Były obrońca Barcelony, Eric Abidal całkowicie zaprzeczył pogłoskom sugerującym, iż po zakończeniu swej piłkarskiej kariery będzie chciał powrócić do byłego klubu, Barcelony w roli jednego z szefów akademii kształcącej młodych adeptów futbolu.
Francuz wciąż mieszka w Katalonii, choć Camp Nou opuścił latem 2013 roku przenosząc się do greckiego Olympiakosu Pireus.
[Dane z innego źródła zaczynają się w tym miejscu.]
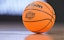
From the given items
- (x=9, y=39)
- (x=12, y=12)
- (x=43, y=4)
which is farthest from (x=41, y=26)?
(x=12, y=12)

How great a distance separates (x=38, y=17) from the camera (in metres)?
1.61

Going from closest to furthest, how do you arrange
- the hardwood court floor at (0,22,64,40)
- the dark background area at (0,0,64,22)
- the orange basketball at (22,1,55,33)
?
1. the hardwood court floor at (0,22,64,40)
2. the orange basketball at (22,1,55,33)
3. the dark background area at (0,0,64,22)

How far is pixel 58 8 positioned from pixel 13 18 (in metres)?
0.83

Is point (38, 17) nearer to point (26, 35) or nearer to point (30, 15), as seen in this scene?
point (30, 15)

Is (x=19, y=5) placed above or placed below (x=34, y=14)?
below

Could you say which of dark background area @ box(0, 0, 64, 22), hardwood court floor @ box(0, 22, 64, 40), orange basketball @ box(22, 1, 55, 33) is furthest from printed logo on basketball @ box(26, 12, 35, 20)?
dark background area @ box(0, 0, 64, 22)

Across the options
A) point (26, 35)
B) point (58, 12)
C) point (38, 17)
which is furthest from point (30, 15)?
point (58, 12)

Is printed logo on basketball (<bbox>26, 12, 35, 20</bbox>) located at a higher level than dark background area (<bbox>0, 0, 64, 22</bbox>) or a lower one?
higher

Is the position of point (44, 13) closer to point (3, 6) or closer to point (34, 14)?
point (34, 14)

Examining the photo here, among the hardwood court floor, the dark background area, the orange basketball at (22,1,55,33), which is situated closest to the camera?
the hardwood court floor

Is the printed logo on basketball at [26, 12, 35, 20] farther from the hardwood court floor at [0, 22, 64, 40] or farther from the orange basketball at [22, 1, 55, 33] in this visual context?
the hardwood court floor at [0, 22, 64, 40]

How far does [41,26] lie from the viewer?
160 centimetres

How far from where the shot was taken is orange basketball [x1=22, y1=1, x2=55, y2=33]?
160 centimetres

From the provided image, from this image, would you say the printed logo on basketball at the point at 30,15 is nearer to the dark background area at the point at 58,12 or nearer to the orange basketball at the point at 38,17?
the orange basketball at the point at 38,17
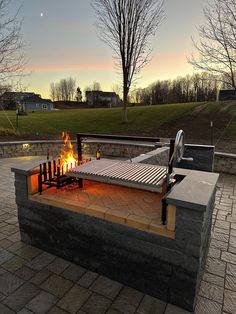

Stało się tak dlatego, że Duma Katalonii nie zdecydowała się przedłużyć z nim kontraktu po ciężkiej chorobie, jaką Francuz przeszedł.
Ostatnimi czasy jednak pojawiły się w prasie pogłoski na temat rychłego powrotu do klubu Abidala, który miał zająć się szkoleniem młodzieży w Barcelonie. – Po pierwsze to nie jest prawda, że kończę karierę. Wszystko co zostało napisane strasznie mnie zdenerwowało. Jeśli jestem w Barcelonie to tylko dlatego, że tutaj mam dom i tutaj żyję – powiedział Abidal.
– Nie wrócę do klubu, to wierutna bzdura. Nie wiem, kto rozsiewa takie informacje – podsumował zdecydowanie były obrońca Blaugrany. Abidal podpisał dwuletnią umowę z Olympiakosem, do tej pory dla klubu z Pireusu zagrał 10-krotnie w tym sezonie.